[Spatial reasoning data]
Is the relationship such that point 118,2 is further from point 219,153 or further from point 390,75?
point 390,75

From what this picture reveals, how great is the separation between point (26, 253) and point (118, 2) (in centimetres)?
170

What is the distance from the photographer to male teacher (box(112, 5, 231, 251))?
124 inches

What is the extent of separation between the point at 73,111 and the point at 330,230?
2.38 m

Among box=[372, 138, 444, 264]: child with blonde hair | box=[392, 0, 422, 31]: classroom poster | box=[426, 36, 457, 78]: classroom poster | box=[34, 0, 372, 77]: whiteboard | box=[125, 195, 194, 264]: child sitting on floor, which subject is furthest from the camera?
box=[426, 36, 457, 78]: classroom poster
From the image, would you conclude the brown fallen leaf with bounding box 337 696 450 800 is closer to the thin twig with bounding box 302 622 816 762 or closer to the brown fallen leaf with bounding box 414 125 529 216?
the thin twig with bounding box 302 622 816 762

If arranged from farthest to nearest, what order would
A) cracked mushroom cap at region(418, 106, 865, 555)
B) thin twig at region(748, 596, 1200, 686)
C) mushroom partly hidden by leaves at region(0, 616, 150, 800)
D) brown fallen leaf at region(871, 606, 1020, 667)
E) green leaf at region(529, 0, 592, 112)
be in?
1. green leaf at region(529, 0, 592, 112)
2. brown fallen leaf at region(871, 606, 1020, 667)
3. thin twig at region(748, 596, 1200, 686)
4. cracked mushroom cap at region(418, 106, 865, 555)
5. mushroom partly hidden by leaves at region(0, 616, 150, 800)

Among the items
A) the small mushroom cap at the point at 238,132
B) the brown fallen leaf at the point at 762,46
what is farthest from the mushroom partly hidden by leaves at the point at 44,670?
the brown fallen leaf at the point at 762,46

AIM:
Reproduce all of the data above, substituting "blackboard" for "whiteboard" and leaving everything else unchanged.

RESPONSE:
Is the relationship such that point 118,2 is further from point 219,153 or further from point 390,75?
point 390,75

From what this picture reveals, how great is the separation between point (26, 253) and point (118, 2) (in centimetres)?
170

What is the distance from the photographer to male teacher (box(112, 5, 231, 251))?
124 inches

What is the extent of separation between the point at 73,111 and the point at 330,230?
2.38 m

Among box=[372, 138, 444, 264]: child with blonde hair | box=[392, 0, 422, 31]: classroom poster | box=[426, 36, 457, 78]: classroom poster | box=[34, 0, 372, 77]: blackboard | box=[125, 195, 194, 264]: child sitting on floor, which subject is furthest from the camera?
box=[426, 36, 457, 78]: classroom poster
From the image, would you conclude the brown fallen leaf with bounding box 337 696 450 800 is closer to the thin twig with bounding box 302 622 816 762 or closer to the brown fallen leaf with bounding box 414 125 529 216?
the thin twig with bounding box 302 622 816 762

If arranged from farthest to nearest, what order would
A) cracked mushroom cap at region(418, 106, 865, 555)
B) thin twig at region(748, 596, 1200, 686)
C) mushroom partly hidden by leaves at region(0, 616, 150, 800)
D) brown fallen leaf at region(871, 606, 1020, 667)
E) green leaf at region(529, 0, 592, 112)
be in?
1. green leaf at region(529, 0, 592, 112)
2. brown fallen leaf at region(871, 606, 1020, 667)
3. thin twig at region(748, 596, 1200, 686)
4. cracked mushroom cap at region(418, 106, 865, 555)
5. mushroom partly hidden by leaves at region(0, 616, 150, 800)

Among the items
A) the small mushroom cap at the point at 238,132
B) the brown fallen leaf at the point at 762,46
what is farthest from the mushroom partly hidden by leaves at the point at 44,670?
the brown fallen leaf at the point at 762,46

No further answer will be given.